### Given exercise A
In the Wells Fargo commentary, what fair value estimate does the writer call more grounded?
### Given exercise B
Copy the part of the Wells Fargo commentary between "A careful skeptic" and "future risk exposure.", inclusive, word for word.

>> Start Text section

Opus argues that the narrative of Wells Fargo as a "fallen angel" is largely consummated, with the asset cap lifted and the stock having appreciated significantly. I concur with this assessment, particularly with his point that the current P/B ratio is more reflective of market parity with peers than a discount. However, I diverge on his dismissal of the cash flow quality concerns. While Opus deems the negative cash flow as a mere artifact of banking operations, I view it as a potential red flag that requires closer examination, especially in light of emerging credit risks if economic conditions worsen. I also agree with Opus's challenge to the "overvalued at $71" synthesis verdict. His fair value estimate of $78-82 seems more grounded, considering the modest growth prospects and current valuation metrics.
Where I disagree is on the optimism about future growth. Opus suggests that post-asset-cap, Wells Fargo could see incremental revenue from expanding the balance sheet. While theoretically sound, this assumes a stable economic backdrop and effective management execution, both of which carry inherent risks. The recent YoY revenue decline and the fact that the latest quarter's revenue is slightly below Q3 2025's figure should temper any overly bullish projections. I am also more skeptical about the company's ability to achieve meaningful loan growth in a potentially tightening credit environment, which Opus seems to overlook.
A careful skeptic might argue that both Opus and I are underestimating the potential for a more significant downturn in consumer banking, especially with digital competitors eroding traditional banks' market share. They might also point out the lack of detailed insights into credit quality and consumer behavior metrics, which are critical in assessing future risk exposure.

>> End Text section
>> Start Available data

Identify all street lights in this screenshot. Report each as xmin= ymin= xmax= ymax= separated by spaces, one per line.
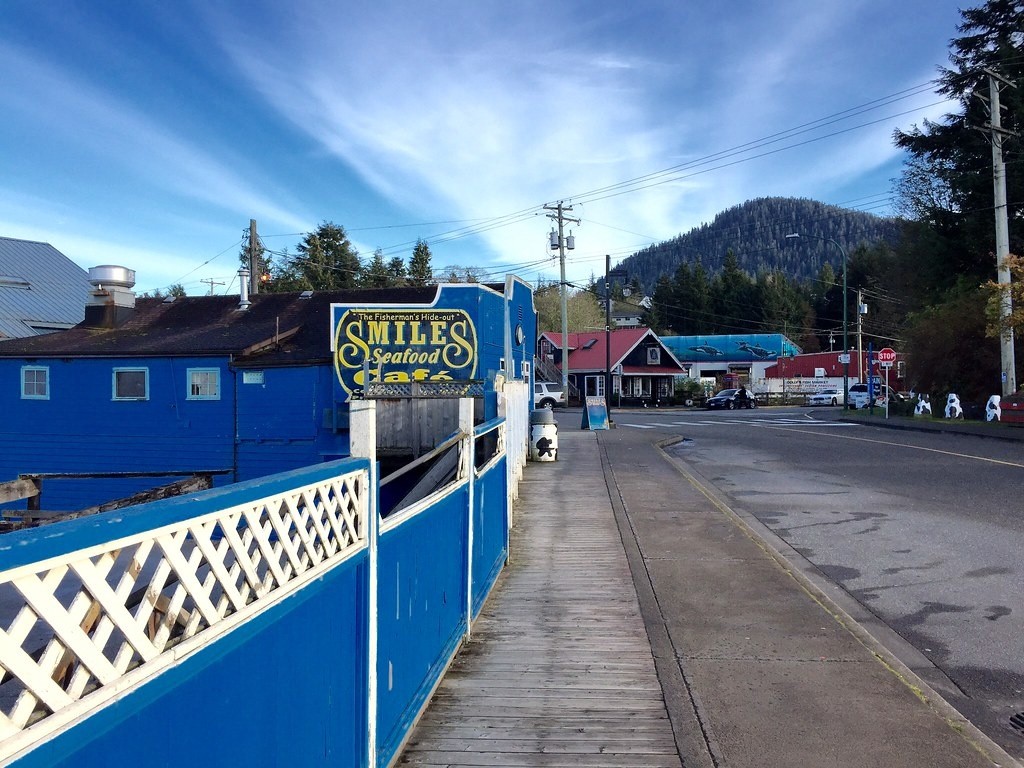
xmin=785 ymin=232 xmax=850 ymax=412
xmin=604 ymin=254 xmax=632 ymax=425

>> End Available data

### Expected output A
$78-82

### Expected output B
A careful skeptic might argue that both Opus and I are underestimating the potential for a more significant downturn in consumer banking, especially with digital competitors eroding traditional banks' market share. They might also point out the lack of detailed insights into credit quality and consumer behavior metrics, which are critical in assessing future risk exposure.